# What you will do:
Look through the records below and state how many lines carry the string "States", adding nothing.

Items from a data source
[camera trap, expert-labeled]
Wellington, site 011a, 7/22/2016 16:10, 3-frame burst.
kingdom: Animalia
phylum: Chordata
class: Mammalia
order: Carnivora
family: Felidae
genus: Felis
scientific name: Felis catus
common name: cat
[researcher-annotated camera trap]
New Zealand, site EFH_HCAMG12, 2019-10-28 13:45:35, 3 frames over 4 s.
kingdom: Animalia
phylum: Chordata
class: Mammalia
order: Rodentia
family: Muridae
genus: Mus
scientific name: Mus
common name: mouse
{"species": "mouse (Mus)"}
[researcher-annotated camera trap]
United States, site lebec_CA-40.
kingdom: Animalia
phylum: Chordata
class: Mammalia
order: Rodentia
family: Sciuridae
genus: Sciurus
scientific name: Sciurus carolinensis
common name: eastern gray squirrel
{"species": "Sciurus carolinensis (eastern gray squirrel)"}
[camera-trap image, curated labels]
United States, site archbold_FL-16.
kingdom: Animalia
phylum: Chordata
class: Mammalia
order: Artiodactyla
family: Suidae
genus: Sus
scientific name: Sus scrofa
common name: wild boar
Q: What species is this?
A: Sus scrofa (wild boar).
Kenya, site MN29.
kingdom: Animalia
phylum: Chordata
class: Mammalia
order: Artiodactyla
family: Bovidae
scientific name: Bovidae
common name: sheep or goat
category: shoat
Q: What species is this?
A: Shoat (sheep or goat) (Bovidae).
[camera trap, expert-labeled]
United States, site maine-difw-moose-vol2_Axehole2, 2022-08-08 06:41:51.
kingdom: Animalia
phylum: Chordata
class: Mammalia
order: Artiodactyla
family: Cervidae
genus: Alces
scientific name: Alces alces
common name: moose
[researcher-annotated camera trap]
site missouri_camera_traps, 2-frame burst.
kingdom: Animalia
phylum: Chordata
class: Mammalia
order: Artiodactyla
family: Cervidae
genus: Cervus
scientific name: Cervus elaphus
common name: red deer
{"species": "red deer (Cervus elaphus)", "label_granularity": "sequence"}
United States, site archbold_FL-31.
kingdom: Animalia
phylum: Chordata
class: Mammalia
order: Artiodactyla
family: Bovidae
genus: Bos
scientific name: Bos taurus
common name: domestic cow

# Output of the exercise:
4